__PASSAGE PROVIDED__
+===+
General idea of the PDF Export Server is to receive page HTML markup from the client, put this HTML to a puppeteer page running in headless mode and covert page to the PDF file.
Why not take a library to render PDF on the client, one might wonder? For a number of reasons:
- There are libraries which allow building PDF from JS, but one has to actually build the pdf block by block which is complicated. Also, not all styles are supported. Another option is to take library which already does that by using canvas. But canvas has its limits therefore large pages cannot be exported reliably.
- Browser already knows how to print HTML to PDF, we only need a way to do this automatically (and we have).
- Less code on the client and page uses less resources which is crucial when exporting large pages.
For reasons above we picked puppeteer as a way to reliably export HTML to PDF.
But having a server isn't a magic trick that solves all our problems. We have to pay for reliable API with more complicated architecture. Thankfully not too complicated, what you need to do is:
- Find a place for the server where it would be accessible to your application.
- Allow server to load resources used by the exported page.
It often happens that you start your PDF export server on some remote host but when you try to export your Grid you only see some text which doesn't even remotely resemble the Grid. What happened? Server couldn't load page resources (styles, images, fonts) and did its best. So, how to fix it?
Let's start with a simplest configuration possible - we're developing app on a local machine and run server also locally.
Assume our app is an HTML page loading single style:
<html>
<head>
<link rel="stylesheet" href="app.css">
</head>
<body>
</body>
</html>
and style loads custom font:
@font-face {
font-family: "MyFont";
font-style: normal;
font-weight: 900;
font-display: block;
src: url(fonts/myfont.woff2) format("woff2")
}
When we open this page in the browser we would see first CSS loaded from localhost and then CSS would load the font:
browser web server (localhost)
+===+
__INFORMATION SHOWN__
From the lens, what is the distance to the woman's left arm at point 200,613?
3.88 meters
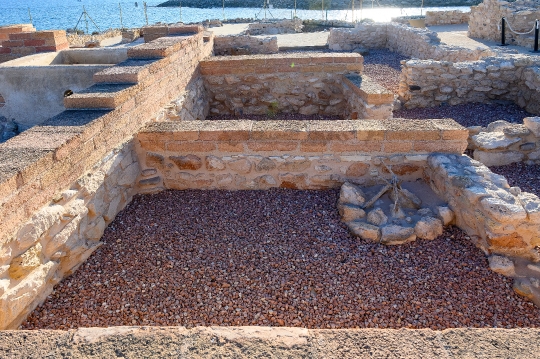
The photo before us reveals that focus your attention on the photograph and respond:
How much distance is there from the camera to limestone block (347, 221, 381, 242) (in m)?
3.75

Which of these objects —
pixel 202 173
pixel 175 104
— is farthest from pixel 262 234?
pixel 175 104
+===+
__OBJECTIVES__
• 1. Translate this sentence from the PDF export server passage into German: "For reasons above we picked puppeteer as a way to reliably export HTML to PDF."
• 2. Name every property declared inside the @font-face rule in the PDF export server passage.
• 3. According to the PDF export server passage, in what mode does the puppeteer page run?

__TASK RESPONSES__
• 1. Aus den oben genannten Gründen haben wir Puppeteer gewählt, um HTML zuverlässig als PDF zu exportieren.

• 2. font-family, font-style, font-weight, font-display, src

• 3. Headless mode.